My prediction for 2026: China accelerates further. Alibaba, Baidu, ByteDance, and new entrants close remaining gaps. The "two-track" AI world becomes entrenched—separate ecosystems, separate supply chains, separate regulatory regimes. DeepSeek specifically becomes a household name.

Voice and Audio
ElevenLabs had a 2025 that other startups only dream about.
Eleven v3 launched as the most expressive text-to-speech model ever publicly available—with audio tags, multi-speaker dialogue, emotion control, and support for 70+ languages. For the first time, synthetic voice became genuinely difficult to distinguish from human recording in blind tests. Not "pretty good for AI." Indistinguishable.
They raised $180M at a $3.3B valuation and kept shipping:
- Scribe (February): Speech-to-text competitive with Whisper
- ElevenReader Publishing (December): Authors generating and selling AI audiobooks
- ElevenLabs Agents (November): Conversational AI platform, rebranded and expanded
- Iconic Voice Marketplace: Licensed voices from recognizable figures
But it wasn't just generation—transcription and dictation hit a new level too.
Tools like SuperWhisper and Wispr Flow made voice-to-text so accurate and fast that I know developers who've stopped typing entirely for first drafts. The friction of "speaking to your computer" disappeared. You talk, it transcribes, it's accurate. Done.
This matters more than people realize. Voice is the interface layer most humans actually prefer. We've been typing because we had to, not because we wanted to.
My prediction for 2026: Voice-first workflows become mainstream for knowledge workers. Not everyone—but a meaningful chunk of emails, documents, and code comments get dictated rather than typed. The tooling catches up to the capability.
AI Hardware: Waiting for the iPhone Moment
Here's an uncomfortable truth: we still don't know what AI hardware should look like.
2024 and 2025 saw a parade of attempts. Most of them flopped. The ones that didn't are still... limited.
The Humane AI Pin launched in April 2024 with breathless hype—a screenless, voice-first wearable that would replace your phone. It shipped to brutal reviews. The projector was unreadable in sunlight. The battery died in hours. The AI was slow. It felt like a $700 proof-of-concept that escaped from the lab too early.
Rabbit R1 had a similar arc. A cute orange device with a physical scroll wheel, promising an "AI-native" interface. People bought it, played with it for a week, and put it in a drawer. Turns out "talk to a box" isn't a compelling interaction model when your phone already does it better.
The pendant wave emerged next—Limitless (formerly Rewind), Tab, Friend, Plaud Note. The pitch: wear a microphone, record everything, let AI summarize your life. Some of these are genuinely useful for meeting notes. But let's be honest: they're glorified microphones with a cloud subscription. The intelligence isn't in the device; it's in a server somewhere processing your audio.

### [Required action]
Name every pendant device that the passage on AI voice tools and hardware mentions.

(Stored items)
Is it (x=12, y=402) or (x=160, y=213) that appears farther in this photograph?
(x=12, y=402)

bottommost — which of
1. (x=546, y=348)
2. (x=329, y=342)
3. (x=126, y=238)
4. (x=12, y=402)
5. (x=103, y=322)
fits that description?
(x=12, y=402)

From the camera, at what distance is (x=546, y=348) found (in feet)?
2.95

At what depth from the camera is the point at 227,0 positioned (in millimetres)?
* * *
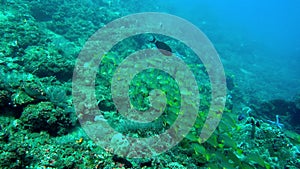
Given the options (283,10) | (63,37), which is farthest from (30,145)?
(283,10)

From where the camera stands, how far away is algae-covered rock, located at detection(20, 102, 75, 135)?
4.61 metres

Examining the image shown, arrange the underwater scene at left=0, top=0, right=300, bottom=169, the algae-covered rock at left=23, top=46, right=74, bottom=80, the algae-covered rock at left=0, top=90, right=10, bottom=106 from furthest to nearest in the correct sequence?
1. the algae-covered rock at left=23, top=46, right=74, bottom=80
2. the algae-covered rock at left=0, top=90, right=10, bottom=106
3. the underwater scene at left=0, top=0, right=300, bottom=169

### [Result of this task]
Limitless (formerly Rewind), Tab, Friend, Plaud Note